Dataset entries ▸
****************

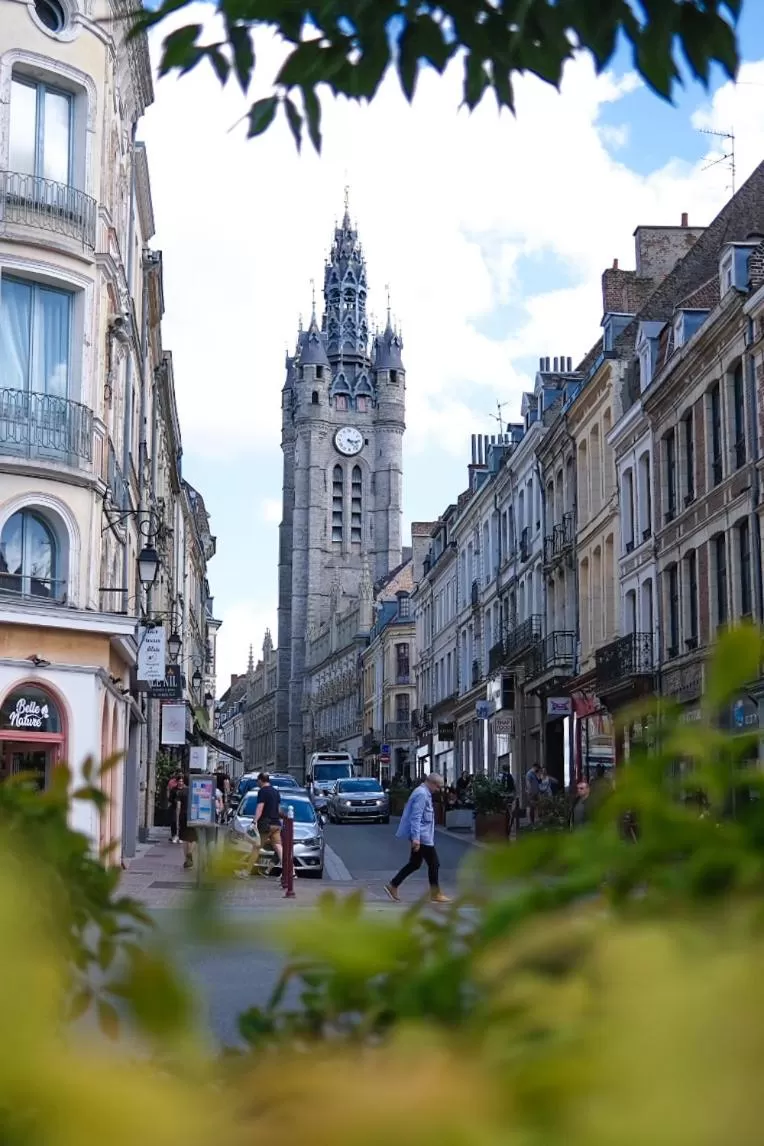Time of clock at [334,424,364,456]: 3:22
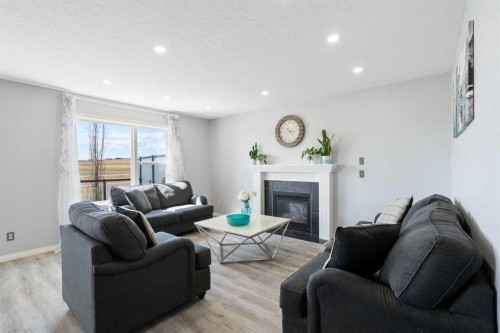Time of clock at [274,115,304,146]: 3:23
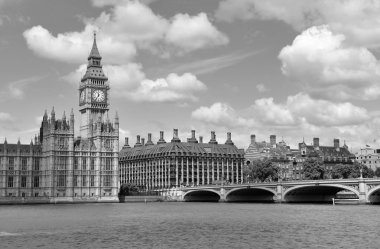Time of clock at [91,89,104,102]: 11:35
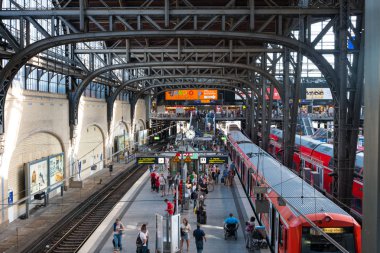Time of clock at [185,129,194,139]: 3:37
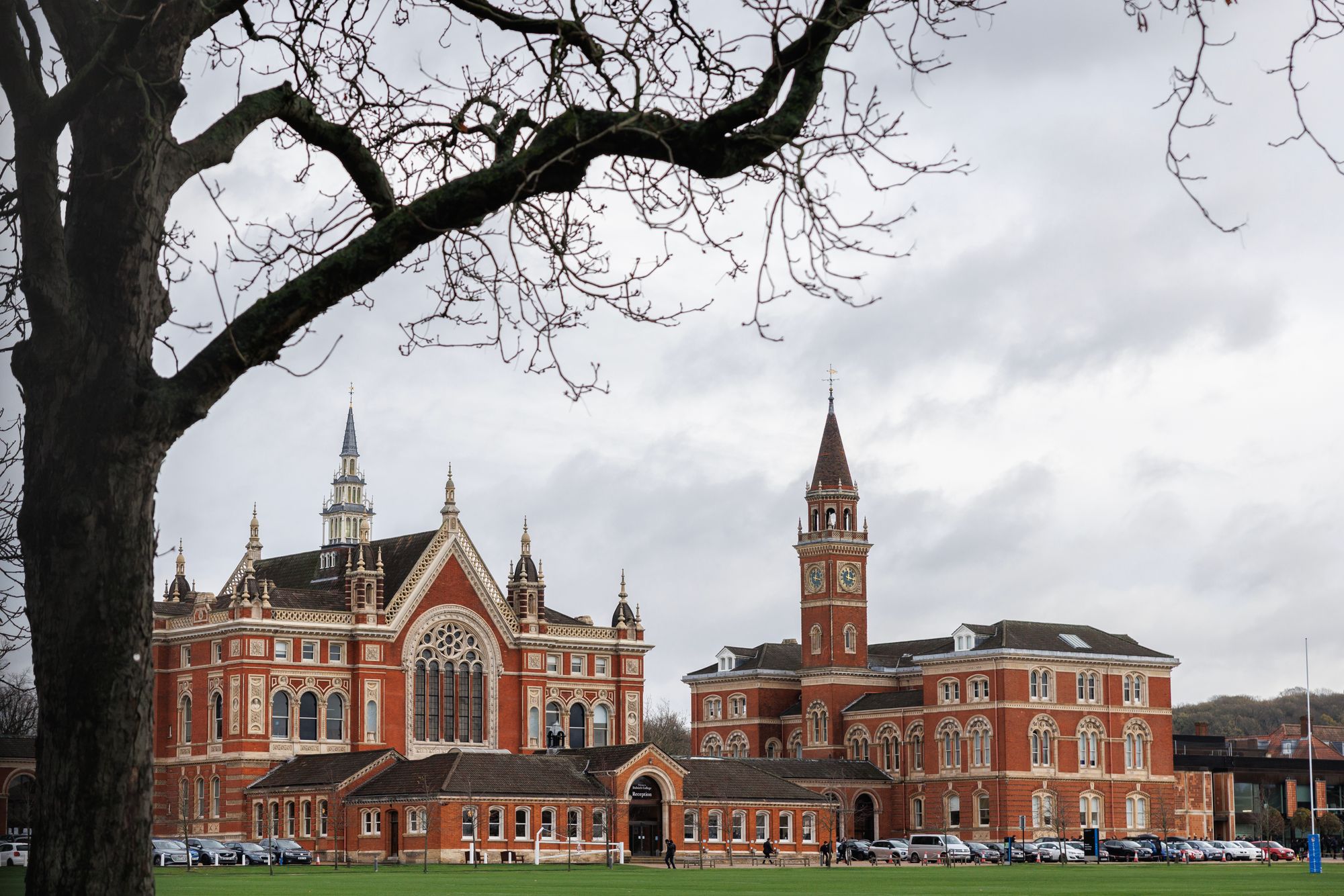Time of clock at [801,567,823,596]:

****************

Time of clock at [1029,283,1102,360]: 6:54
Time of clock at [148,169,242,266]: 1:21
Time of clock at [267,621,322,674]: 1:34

****************

Direction ▸ Please reproduce the entries word for word, beginning at the line that contains "Time of clock at [148,169,242,266]: 1:21" and stopping after the line that contains "Time of clock at [267,621,322,674]: 1:34".

Exercise solution ▸
Time of clock at [148,169,242,266]: 1:21
Time of clock at [267,621,322,674]: 1:34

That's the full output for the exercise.